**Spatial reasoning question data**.
◆ ◆ ◆ ◆ ◆
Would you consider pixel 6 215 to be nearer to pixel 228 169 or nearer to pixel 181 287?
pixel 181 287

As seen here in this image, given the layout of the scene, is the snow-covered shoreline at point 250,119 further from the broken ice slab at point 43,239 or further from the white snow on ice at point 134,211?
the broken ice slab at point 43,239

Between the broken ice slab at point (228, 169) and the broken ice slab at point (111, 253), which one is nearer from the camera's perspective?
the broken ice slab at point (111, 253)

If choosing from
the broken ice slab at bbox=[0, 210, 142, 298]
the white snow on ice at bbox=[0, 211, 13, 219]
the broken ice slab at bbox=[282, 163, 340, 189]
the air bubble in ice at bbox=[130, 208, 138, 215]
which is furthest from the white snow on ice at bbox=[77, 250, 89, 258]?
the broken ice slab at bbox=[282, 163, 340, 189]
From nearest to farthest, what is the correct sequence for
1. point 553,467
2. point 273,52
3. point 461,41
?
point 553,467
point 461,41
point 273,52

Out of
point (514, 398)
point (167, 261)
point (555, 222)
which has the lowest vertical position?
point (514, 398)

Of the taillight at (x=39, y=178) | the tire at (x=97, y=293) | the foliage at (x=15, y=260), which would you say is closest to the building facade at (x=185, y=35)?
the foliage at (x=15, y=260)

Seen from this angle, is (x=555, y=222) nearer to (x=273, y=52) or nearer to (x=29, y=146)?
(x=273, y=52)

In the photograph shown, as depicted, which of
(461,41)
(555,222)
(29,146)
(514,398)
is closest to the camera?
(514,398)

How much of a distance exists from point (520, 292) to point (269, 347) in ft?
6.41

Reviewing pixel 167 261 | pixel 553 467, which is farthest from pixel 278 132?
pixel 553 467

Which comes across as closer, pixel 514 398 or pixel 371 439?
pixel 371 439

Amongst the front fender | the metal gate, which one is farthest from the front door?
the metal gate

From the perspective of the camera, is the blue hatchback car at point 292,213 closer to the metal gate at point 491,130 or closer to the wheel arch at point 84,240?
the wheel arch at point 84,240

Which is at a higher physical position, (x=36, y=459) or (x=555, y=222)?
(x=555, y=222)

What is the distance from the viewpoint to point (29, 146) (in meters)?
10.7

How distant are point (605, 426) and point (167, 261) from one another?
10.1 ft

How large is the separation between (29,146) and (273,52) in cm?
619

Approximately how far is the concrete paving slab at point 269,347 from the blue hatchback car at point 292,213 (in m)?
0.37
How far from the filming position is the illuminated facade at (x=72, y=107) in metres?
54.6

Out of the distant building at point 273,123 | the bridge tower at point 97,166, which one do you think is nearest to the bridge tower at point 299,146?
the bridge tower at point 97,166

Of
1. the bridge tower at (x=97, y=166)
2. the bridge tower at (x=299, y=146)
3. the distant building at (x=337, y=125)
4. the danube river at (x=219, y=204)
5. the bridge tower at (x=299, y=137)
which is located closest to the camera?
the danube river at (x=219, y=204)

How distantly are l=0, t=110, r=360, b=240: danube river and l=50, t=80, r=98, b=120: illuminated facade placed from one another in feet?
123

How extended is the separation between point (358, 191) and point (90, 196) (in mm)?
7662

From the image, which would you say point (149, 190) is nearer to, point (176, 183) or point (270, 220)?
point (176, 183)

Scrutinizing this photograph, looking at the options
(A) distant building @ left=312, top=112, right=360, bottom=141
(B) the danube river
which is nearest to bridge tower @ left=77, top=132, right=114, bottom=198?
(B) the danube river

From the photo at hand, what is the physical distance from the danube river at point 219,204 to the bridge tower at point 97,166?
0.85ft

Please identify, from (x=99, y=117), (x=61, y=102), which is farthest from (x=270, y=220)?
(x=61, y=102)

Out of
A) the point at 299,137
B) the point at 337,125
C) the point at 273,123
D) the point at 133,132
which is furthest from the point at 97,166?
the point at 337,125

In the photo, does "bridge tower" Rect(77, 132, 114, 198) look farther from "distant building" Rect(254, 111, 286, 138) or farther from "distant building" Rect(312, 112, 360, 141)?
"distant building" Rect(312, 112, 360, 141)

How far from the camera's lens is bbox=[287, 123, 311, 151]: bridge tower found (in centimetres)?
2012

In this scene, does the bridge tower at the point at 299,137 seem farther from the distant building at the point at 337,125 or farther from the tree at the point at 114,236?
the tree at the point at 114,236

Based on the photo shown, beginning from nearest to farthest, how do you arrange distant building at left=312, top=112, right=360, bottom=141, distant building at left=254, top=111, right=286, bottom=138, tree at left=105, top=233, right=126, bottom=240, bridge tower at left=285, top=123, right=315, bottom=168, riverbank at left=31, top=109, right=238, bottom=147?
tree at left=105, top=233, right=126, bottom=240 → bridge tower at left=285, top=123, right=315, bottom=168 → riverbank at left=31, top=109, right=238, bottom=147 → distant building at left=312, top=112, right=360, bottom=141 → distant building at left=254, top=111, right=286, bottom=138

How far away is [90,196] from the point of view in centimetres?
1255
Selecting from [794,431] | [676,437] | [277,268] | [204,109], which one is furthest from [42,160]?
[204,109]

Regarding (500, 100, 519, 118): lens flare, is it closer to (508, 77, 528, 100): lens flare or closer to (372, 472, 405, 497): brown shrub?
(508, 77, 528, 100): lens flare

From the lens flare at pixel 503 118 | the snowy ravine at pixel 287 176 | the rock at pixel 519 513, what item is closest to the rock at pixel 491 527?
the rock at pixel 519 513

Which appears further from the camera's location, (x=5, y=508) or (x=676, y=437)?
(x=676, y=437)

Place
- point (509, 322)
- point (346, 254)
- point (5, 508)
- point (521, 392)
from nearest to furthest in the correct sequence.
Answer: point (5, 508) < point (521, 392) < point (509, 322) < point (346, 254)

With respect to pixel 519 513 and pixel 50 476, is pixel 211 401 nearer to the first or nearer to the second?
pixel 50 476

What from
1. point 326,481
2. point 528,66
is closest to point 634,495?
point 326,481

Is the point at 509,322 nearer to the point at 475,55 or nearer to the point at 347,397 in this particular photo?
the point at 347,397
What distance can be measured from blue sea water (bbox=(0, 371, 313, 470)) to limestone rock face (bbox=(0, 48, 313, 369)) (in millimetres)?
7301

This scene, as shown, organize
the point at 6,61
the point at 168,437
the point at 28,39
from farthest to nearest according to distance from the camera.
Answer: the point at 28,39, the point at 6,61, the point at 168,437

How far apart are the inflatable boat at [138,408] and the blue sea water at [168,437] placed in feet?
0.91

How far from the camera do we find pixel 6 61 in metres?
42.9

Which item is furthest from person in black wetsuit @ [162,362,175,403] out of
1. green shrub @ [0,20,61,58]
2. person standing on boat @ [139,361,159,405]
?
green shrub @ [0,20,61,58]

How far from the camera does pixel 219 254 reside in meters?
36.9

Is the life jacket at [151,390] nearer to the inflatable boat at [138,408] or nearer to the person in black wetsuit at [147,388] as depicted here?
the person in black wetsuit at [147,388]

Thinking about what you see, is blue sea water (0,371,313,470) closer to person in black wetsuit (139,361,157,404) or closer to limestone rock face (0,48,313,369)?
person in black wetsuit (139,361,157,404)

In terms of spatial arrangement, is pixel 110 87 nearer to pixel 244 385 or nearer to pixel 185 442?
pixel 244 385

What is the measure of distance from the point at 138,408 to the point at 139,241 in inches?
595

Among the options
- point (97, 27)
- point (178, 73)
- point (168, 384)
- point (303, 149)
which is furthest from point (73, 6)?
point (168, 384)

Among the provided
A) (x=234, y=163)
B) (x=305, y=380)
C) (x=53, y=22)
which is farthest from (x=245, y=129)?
◆ ◆ ◆ ◆ ◆
Everything from the line that contains "How far from the camera does" through the end of the records must be duplicated exactly, and nothing outside that range.

**Completed exercise**.
How far from the camera does pixel 219 254 reside in meters?
36.9

Is the life jacket at [151,390] nearer to the inflatable boat at [138,408] or nearer to the person in black wetsuit at [147,388] as depicted here?
the person in black wetsuit at [147,388]

Thinking about what you see, is blue sea water (0,371,313,470) closer to person in black wetsuit (139,361,157,404) or closer to limestone rock face (0,48,313,369)?
person in black wetsuit (139,361,157,404)

In terms of spatial arrangement, is pixel 110 87 nearer to pixel 244 385 or nearer to pixel 185 442?
pixel 244 385

What is the measure of distance from the point at 138,408 to the point at 139,241 in inches?
595

Among the options
- point (97, 27)
- point (178, 73)
- point (168, 384)
- point (303, 149)
which is furthest from point (73, 6)?
point (168, 384)

Among the provided
A) (x=234, y=163)
B) (x=305, y=380)
C) (x=53, y=22)
which is farthest from (x=245, y=129)?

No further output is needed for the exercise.